Welcome to 1990s Norway. White picket fences run in neat rows and Christian conservatism runs deep. But as the Artist considers her work, things start stirring themselves up. In a corner of Oslo a coven of witches begin cooking up some curses. A time-travelling Edvard Munch arrives in town to join a death metal band, closely pursued by the teenaged subject of his painting Puberty, who has murder on her mind. Meanwhile, out deep in the forest, a group of school girls get very lost and things get very strange. And awful things happen in aspic.
Jenny Hval's latest novel is a radical fusion of queer feminist theory and experimental horror, and a unique treatise on magic, writing and art.

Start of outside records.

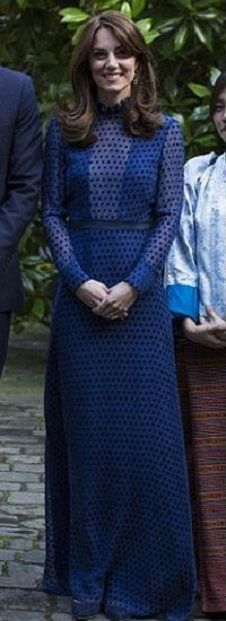 Catherine, Duchess of Cambridge dazzled at Kensington Palace this evening in a gorgeous navy Saloni maxi dress. This elegant long dress has a Victorian vibe to the style with long sheer polka dot bell sleeves and a high ruffle neck. And in a slightly daring look it features a sheer plunge neckline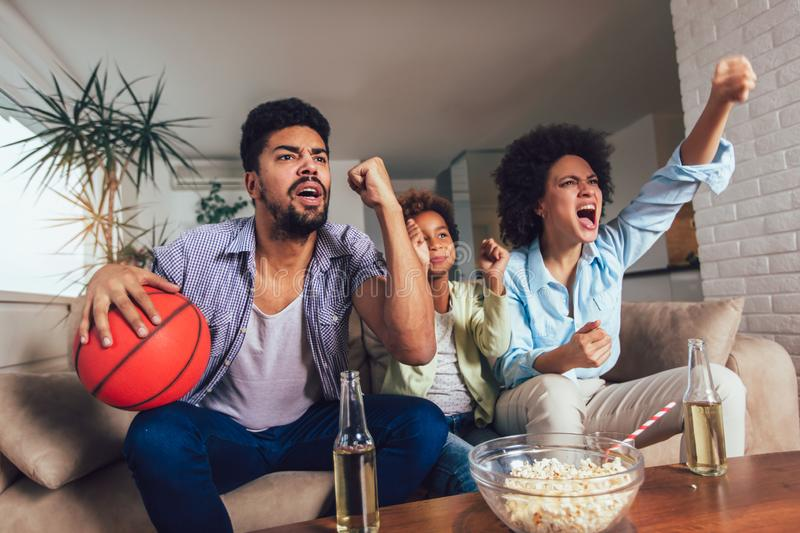 African American family of three watching tv and cheering sport games on sofa at home. Happy African American family of three watching tv and cheering sport stock photos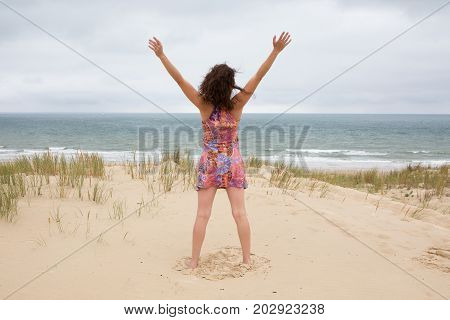 Attractive Middle Aged Woman Standing In The Ocean With Her Arms Held Up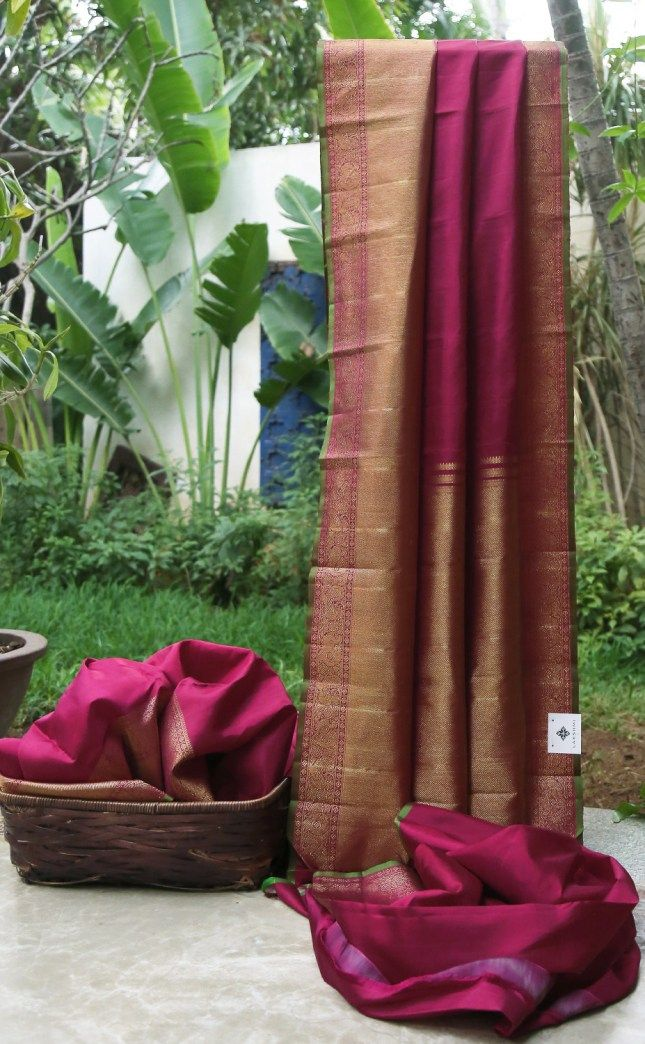 This simple yet elegant sari is a berry red kanchivaram silk. The border and pallu have an intricate weave of gold zari making it a must have for every Indian wardrobe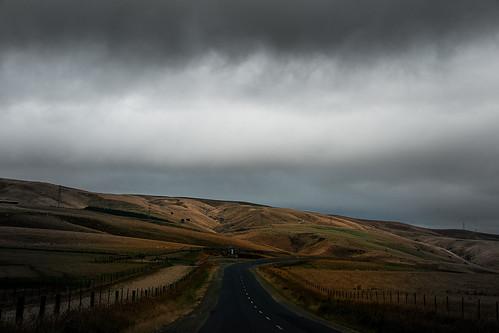 road clouds rural dark nz otago mahinerangi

"Strange and lyrical. Hval’s writing is surreal and rich with the grotesque banalities of human existence." —Publishers Weekly
"The themes of alienation, queerness, and the unsettling nature of desire align Hval with modern mainstays like Chris Kraus, Ottessa Moshfegh, and Maggie Nelson." —Pitchfork
PUBLISHERS WEEKLY
Hval's incendiary genre-bending novel (after Paradise Rot) is part meditation on art, sexuality, religion, and feminist theory, and part supernatural horror. In the present, the narrator watches a documentary about a black metal band shot in 1990 and reflects on her girlhood in southern Norway in the early 1990s, when she yearned to express hatred for the fundamental Christian culture that surrounded her ("When they say I'm a pRacticing chRistian' their guttural Rs make it sound as though the consonants have gone through purgatory"). In college, she resists the oppression of academia and a male-dominated music scene. Seeing no path to becoming a performer in the male-dominated black metal scene, the narrator forms a coven in Oslo, with whom she performs and documents rituals such as sacrificing "art-babies" made on a 3-D printer and bathing in a ram's urine. Throughout, Hval, an experimental musician herself, employs a dirge-like repetition of themes (feminist rage prominent among them), which enlivens her witchy visions and sets the stage for a reincarnated Edvard Munch, on the run from the vengeful subject of his painting Puberty. Hval's fascinating exploration is not for the faint of heart, but those who like it dark will find this right up their alley.